Its quiet now except for the whirr of a fan by my feet. The trickle of water down an unseen drain. The intermittent cricket somewhere in a hidden bush.

Here is my life. Fifty, writing incessantly, and yes sometimes obsessively into nights, alternating between early mornings when I am working on a book.

Working on a book! A phrase that I had always hoped to use to describe myself, and now I can. Legitimately, cross my heart and hope to die. To die and hope for a remembrance. Someday, long after my body has become ashes and my spirit is traipsing on air, free as a bird, conquering rainbows, I hope for a hand to turn the pages on which are inscribed with words that I once turned out, ever so painstakingly in one of my four a.m. sessions. No one will ever know of course that a large cup of hot coffee would have been my only companion, warming me with its darkness, its fragrant bitterness. No one will ever know that I had stumbled out of bed half an hour earlier, switched on the computer and made my way into the kitchen to put the kettle on.
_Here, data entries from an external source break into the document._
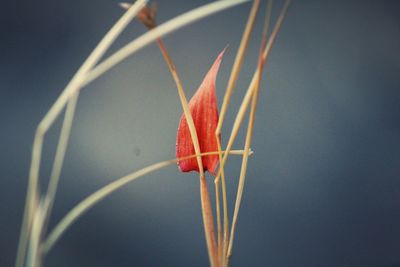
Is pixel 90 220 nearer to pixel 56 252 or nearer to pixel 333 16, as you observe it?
pixel 56 252

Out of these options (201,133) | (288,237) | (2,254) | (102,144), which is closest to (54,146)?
(102,144)

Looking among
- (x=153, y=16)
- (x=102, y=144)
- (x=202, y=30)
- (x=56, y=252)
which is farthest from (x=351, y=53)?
(x=153, y=16)

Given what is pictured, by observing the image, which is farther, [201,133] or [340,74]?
[340,74]

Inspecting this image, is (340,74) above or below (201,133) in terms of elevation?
above

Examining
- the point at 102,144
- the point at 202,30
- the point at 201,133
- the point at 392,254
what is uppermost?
the point at 202,30

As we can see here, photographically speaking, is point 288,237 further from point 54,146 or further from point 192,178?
point 54,146

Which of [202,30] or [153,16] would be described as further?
[202,30]
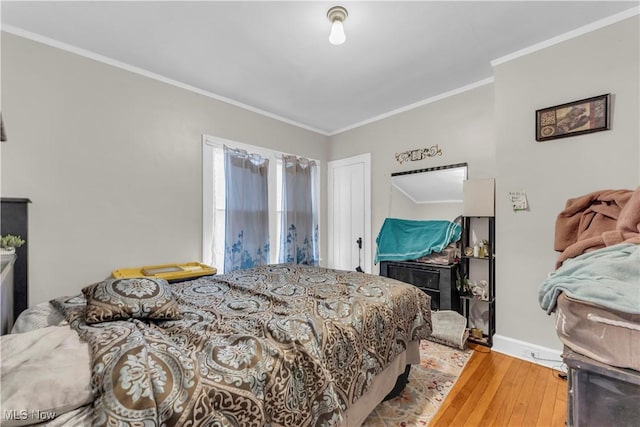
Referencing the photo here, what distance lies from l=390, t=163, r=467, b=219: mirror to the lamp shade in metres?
0.36

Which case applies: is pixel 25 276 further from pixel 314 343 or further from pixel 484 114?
pixel 484 114

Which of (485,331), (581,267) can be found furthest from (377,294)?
(485,331)

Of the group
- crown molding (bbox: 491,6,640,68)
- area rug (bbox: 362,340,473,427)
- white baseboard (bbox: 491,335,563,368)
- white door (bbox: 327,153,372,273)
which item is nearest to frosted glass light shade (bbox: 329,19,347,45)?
crown molding (bbox: 491,6,640,68)

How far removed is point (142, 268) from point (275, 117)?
2369 millimetres

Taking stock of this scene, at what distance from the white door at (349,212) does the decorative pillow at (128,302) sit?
2850 mm

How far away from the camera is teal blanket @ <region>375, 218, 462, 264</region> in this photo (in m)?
2.77

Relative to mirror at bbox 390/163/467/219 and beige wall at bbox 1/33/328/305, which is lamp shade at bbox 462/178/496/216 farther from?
beige wall at bbox 1/33/328/305

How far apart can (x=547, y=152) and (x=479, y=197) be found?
23.1 inches

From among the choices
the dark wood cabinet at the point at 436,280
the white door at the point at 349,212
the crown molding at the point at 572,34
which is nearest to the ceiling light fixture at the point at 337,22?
the crown molding at the point at 572,34

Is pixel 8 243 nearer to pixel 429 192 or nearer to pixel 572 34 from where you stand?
pixel 429 192

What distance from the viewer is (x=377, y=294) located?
1.70 metres

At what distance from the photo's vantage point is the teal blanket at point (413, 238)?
109 inches

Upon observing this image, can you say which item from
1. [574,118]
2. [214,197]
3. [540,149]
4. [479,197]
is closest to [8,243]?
[214,197]

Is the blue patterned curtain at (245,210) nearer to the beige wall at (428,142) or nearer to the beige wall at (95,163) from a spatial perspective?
the beige wall at (95,163)
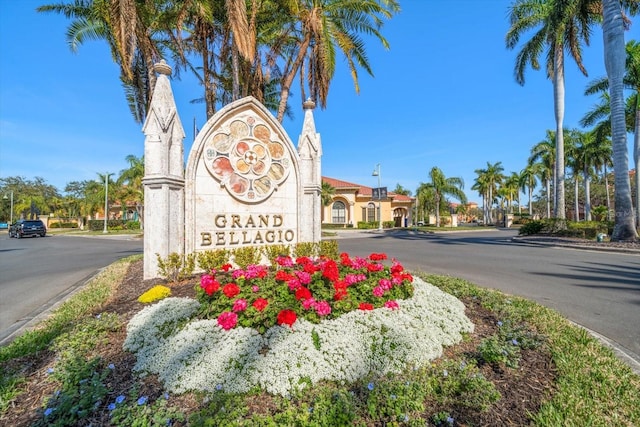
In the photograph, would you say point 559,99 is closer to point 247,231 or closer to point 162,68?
point 247,231

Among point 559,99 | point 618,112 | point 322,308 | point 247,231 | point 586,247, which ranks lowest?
point 586,247

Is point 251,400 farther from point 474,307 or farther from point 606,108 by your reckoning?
point 606,108

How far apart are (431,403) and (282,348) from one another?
1.38 m

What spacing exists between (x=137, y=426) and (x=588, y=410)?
3.47 meters

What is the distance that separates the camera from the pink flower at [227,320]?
10.3 ft

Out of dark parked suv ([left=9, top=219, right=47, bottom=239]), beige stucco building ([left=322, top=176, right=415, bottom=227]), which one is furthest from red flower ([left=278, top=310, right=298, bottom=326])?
beige stucco building ([left=322, top=176, right=415, bottom=227])

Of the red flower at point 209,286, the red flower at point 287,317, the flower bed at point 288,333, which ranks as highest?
the red flower at point 209,286

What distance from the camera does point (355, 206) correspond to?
40.6 m

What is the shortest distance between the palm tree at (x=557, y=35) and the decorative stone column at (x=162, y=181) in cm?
2130

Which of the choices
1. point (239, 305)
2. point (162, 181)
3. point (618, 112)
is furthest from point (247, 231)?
point (618, 112)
No one will ever know how I often relished the stillness, staring out into the darkened houses, their edges made soft by the light from the slender lamps that stood silent and patiently in a row by the rising road not far away. No one will ever know, because such memories are mine alone kept alive in the foursquare of my mind.

What I hope for though, is that person whose hand will turn my pages will travel the way of my words. That a thought, a dream, a whisper I once had will move into another’s thought, another’s dream, another’s whisper.

This is what I am thinking this quiet April evening.